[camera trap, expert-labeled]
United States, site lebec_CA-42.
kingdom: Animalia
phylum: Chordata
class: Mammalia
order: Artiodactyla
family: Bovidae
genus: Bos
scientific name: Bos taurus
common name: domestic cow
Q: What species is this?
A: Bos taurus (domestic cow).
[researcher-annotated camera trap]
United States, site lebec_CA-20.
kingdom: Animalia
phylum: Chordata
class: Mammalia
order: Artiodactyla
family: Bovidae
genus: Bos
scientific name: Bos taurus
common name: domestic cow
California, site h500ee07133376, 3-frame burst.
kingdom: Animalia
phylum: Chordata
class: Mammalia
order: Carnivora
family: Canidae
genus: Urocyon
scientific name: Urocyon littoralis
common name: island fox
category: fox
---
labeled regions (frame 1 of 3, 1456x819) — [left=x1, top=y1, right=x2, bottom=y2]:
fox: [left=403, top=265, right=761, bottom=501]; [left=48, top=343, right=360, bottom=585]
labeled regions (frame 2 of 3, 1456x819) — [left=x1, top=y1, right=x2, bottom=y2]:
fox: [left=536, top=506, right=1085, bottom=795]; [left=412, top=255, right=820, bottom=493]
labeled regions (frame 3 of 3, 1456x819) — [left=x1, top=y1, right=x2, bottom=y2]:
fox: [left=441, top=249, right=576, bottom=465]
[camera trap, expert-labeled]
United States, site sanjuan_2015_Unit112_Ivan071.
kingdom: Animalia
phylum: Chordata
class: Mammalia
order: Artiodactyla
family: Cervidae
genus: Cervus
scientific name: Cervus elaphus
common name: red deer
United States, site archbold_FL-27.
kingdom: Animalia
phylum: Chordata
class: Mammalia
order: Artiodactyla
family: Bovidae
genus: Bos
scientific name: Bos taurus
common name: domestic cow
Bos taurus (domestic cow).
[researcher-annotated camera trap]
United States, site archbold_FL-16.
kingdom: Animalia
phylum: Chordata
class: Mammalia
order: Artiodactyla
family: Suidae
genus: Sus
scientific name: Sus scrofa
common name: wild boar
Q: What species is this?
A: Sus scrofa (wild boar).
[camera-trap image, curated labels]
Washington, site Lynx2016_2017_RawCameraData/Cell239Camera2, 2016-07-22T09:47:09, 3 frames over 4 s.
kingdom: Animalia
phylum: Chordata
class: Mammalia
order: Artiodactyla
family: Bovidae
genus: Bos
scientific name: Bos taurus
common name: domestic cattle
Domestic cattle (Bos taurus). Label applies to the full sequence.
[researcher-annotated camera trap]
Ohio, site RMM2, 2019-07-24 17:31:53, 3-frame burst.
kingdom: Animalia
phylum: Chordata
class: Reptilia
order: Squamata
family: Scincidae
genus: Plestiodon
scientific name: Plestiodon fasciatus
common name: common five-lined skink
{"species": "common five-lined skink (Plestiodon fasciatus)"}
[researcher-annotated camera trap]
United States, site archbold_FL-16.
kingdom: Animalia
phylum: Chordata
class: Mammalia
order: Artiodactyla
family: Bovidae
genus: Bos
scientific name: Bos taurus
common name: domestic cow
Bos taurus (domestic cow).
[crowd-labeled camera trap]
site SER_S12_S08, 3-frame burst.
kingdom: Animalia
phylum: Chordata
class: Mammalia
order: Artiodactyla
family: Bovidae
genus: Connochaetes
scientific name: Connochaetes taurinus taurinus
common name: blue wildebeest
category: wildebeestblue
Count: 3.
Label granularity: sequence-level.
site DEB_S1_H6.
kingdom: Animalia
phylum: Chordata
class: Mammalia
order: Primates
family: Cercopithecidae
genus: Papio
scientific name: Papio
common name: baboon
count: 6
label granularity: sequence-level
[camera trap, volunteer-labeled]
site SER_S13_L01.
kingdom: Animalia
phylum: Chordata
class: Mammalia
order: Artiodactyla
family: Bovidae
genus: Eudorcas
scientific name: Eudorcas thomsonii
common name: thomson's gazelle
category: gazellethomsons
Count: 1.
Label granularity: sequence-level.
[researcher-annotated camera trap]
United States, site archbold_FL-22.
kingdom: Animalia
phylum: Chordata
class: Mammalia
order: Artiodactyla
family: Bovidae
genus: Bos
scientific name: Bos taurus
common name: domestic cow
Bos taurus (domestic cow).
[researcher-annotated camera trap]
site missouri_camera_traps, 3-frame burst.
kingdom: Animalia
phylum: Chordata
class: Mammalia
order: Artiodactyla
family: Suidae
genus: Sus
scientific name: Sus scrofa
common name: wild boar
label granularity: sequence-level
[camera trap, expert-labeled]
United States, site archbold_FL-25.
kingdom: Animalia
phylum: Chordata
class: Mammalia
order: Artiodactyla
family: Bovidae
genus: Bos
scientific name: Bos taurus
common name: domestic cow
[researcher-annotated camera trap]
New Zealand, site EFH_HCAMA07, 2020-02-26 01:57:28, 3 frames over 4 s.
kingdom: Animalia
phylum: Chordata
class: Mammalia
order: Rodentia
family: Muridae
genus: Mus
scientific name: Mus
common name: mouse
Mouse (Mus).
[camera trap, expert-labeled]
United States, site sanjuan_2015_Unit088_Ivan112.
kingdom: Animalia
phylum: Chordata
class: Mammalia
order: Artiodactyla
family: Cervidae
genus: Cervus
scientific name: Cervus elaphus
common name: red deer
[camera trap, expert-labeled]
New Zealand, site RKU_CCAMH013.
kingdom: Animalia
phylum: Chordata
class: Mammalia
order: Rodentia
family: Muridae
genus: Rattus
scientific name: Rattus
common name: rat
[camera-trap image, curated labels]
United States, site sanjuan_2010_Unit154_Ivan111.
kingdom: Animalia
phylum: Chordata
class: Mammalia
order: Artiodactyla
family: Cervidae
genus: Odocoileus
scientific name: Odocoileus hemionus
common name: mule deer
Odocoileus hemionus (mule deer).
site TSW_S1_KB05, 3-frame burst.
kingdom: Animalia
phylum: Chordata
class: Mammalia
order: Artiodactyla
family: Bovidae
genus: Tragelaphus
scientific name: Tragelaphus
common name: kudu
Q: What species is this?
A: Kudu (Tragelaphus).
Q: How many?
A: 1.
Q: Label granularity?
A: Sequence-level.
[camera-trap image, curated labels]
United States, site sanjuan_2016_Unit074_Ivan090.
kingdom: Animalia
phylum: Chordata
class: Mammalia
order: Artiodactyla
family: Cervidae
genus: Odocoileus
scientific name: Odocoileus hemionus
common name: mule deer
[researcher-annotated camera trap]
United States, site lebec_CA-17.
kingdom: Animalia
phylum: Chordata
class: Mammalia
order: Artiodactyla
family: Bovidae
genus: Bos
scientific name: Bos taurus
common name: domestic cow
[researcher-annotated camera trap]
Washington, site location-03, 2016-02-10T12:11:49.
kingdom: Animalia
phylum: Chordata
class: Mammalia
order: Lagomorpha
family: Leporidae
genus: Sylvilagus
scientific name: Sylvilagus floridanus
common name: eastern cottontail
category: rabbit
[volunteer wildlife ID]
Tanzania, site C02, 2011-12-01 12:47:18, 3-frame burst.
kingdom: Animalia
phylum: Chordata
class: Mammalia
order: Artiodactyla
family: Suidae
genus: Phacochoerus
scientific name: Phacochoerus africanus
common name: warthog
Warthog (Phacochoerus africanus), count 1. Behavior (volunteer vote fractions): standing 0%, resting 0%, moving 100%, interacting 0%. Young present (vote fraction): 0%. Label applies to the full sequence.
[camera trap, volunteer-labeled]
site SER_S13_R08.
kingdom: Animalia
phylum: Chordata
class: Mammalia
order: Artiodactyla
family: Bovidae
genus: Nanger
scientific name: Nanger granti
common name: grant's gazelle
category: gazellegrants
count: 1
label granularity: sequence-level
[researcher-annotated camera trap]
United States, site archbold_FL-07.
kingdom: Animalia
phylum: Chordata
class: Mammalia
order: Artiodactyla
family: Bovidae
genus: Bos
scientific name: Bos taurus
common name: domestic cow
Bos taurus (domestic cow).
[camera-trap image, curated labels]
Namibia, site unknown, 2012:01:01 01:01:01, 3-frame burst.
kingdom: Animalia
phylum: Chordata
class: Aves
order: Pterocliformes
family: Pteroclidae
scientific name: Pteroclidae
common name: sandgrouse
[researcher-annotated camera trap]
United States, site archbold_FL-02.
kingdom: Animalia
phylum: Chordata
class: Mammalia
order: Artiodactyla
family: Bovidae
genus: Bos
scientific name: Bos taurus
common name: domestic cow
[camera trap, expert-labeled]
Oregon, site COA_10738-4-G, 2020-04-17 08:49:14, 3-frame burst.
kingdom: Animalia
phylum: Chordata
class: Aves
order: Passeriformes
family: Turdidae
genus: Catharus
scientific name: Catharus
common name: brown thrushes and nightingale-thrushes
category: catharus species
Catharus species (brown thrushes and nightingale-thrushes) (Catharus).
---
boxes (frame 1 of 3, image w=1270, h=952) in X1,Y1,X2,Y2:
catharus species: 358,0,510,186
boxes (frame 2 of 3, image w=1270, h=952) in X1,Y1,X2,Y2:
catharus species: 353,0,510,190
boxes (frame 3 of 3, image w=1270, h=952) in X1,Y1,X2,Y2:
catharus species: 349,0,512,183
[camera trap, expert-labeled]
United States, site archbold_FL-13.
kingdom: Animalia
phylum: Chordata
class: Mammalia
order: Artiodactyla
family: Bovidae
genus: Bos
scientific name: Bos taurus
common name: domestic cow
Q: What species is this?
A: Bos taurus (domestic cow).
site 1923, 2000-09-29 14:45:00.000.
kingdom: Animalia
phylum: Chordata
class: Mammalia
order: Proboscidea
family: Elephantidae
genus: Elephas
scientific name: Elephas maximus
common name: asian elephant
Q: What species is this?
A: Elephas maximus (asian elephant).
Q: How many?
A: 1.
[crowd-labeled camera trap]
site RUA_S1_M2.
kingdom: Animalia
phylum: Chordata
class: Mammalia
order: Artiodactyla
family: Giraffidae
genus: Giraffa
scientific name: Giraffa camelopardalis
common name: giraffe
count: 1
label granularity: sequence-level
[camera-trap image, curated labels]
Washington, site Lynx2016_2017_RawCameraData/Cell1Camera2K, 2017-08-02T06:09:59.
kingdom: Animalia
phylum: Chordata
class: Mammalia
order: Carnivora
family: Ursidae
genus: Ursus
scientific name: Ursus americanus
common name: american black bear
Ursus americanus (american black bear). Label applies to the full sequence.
****
§ **Your goal**:
Could you copy out every line in the listing where the word "Washington" appears?

§ **Task solution**:
Washington, site Lynx2016_2017_RawCameraData/Cell239Camera2, 2016-07-22T09:47:09, 3 frames over 4 s.
Washington, site location-03, 2016-02-10T12:11:49.
Washington, site Lynx2016_2017_RawCameraData/Cell1Camera2K, 2017-08-02T06:09:59.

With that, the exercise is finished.